The body needs three macronutrients for energy: Carbohydrates, protein, and fat. A gram of fat packs more than twice the energy of a gram of the other two. “When you don’t have any fat in your diet its like you don’t have fuel to burn calories,” Glassman says. The body requires energy to keep its metabolism properly functioning, and a 2007 study found that consuming fatty acids can boost metabolic health.

What’s more, “old” fat stored in the body’s peripheral tissues—around the belly, thighs, or butt (also called subcutaneous fat)—can’t be burned efficiently without “new” fat to help the process, according to researchers at Washington University School of Medicine in St. Louis. Dietary fat helps break down existing fat by activating PPAR-alpha and fat-burning pathways through the liver.

Think of mealtime like baseball spring training: young, hungry players (new fat) hit the field and show the general manger (the liver) that it’s time to send the old, worn-out players (subcutaneous fat) home. And away they go.

Fat keeps you full

Fat isn’t the easiest nutrient to digest, so it sticks around in the digestive system for more time than many other nutrients. MUFAs may also help stabilize blood sugar levels, according to Mayo Clinic. That means you feel full longer, and you won’t feel the stomach-growling urge to raid the refrigerator after mealtime.

In fact, diets with high amounts of omega-3 fatty acids, a type of MUFA that the body can only acquire through food, create a greater sense of fullness both immediately following and two hours after dinner than do meals with low levels of the fatty acids, according to a 2008 study from University of Navarra in Pamplona, Spain. It’s no surprise that dieters who consume moderate levels of fat are more likely to stick with their eating plans than dieters who consume low levels of fat.

The result? More weight lost.

Fat makes you happy

Everyone says that dieting, not to put too fine a point on it, stinks. Eating yummy foods makes you happy, and it turns out low-fat versions just don’t do the trick for one surprising reason: We can taste the fat—not just the salt, sugar, and other goodies in food.

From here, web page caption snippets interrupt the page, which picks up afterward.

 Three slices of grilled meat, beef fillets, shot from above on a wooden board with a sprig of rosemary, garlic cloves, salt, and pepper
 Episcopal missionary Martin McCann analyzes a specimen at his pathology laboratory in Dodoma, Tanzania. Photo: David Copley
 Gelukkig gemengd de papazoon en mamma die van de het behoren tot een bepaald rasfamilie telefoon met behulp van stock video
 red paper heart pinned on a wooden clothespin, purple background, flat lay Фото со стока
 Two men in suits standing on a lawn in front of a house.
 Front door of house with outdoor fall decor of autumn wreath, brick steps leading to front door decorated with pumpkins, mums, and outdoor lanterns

Recent research from Purdue University shows that our taste buds can detect fat in food, which helps explain why low-fat foods don’t curb our fat cravings. According to the research, fat may be an entirely different basic taste than what we’ve long considered the four mainstays: sweet, salty, sour, and bitter. On an even happier fat note, omega-3 fatty acids can boost serotonin levels in the brain, helping to improve mood, increase motivation, and keep you from devouring a large pizza like it’s your job. 3.5% of women and 2% of men have suffered from diagnosed binge-eating disorders, while millions more people are occasional emotional eaters, according to the National Institutes of Mental Health.

Fat builds muscle

“Eating good fats along with an effective exercise program can increase muscle,” says trainer and owner of Results Fitness, Rachel Cosgrove, CSCS, who notes that increasing muscle mass is vital to increasing metabolism and burning calories both in and out of the gym. In a 2011 study published in Clinical Science, researchers examined the effects of eight weeks of PUFA supplementation in adults ages 25 to 45 and found that the fat increases protein concentration and the size of muscular cells in the body. Previous studies have found that omega-3 fatty acids stimulate muscle protein synthesis in older adults and can mediate muscle mass loss due to aging.

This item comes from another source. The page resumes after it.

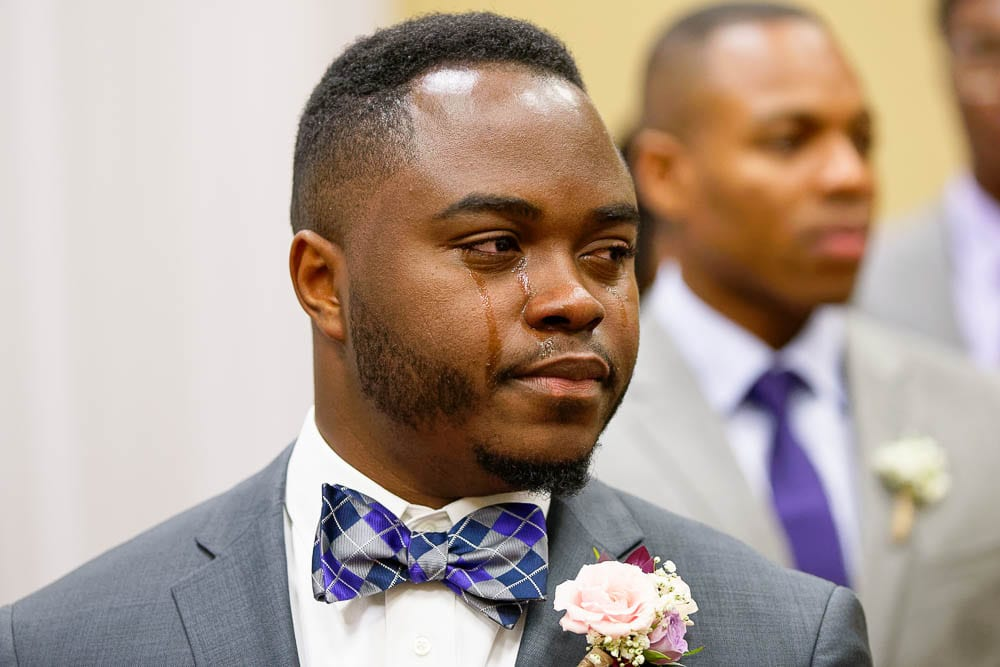 candid shot of groom crying when he discover bride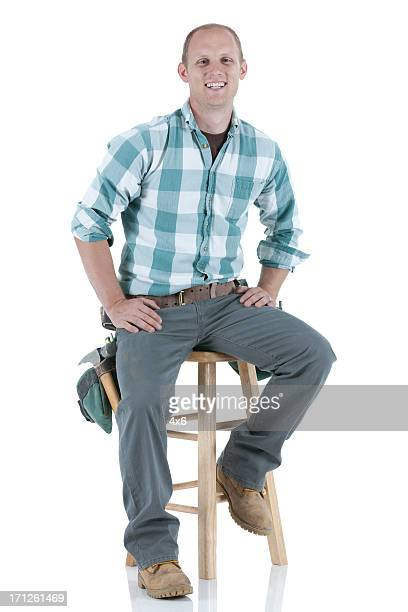 Carpenter sitting on a stool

Fat makes food better for you

Many nutrients including vitamins A, D, E, and K are fat-soluble, meaning that the body can’t absorb them without fat. If your body isn’t absorbing nutrients properly, that can lead to vitamin deficiencies and bring on dry skin, blindness, brittle bones, muscle pains, and abnormal blood clotting, according to Gidus.

These vitamins are also key to maintaining energy, focus, and muscle health, all of which contribute to a healthy weight. Vitamin E, for example is a powerful antioxidant and helps maintain your metabolism, while the body’s levels of vitamin D predicts its ability to lose fat, especially in the abdominal region, according to a clinical trial from the University of Minnesota Medical School. So while you can pile your salad high with nutrient-rich spinach, tomatoes, and carrots, you really need to thank the olive oil for sending the salad’s vitamins your way.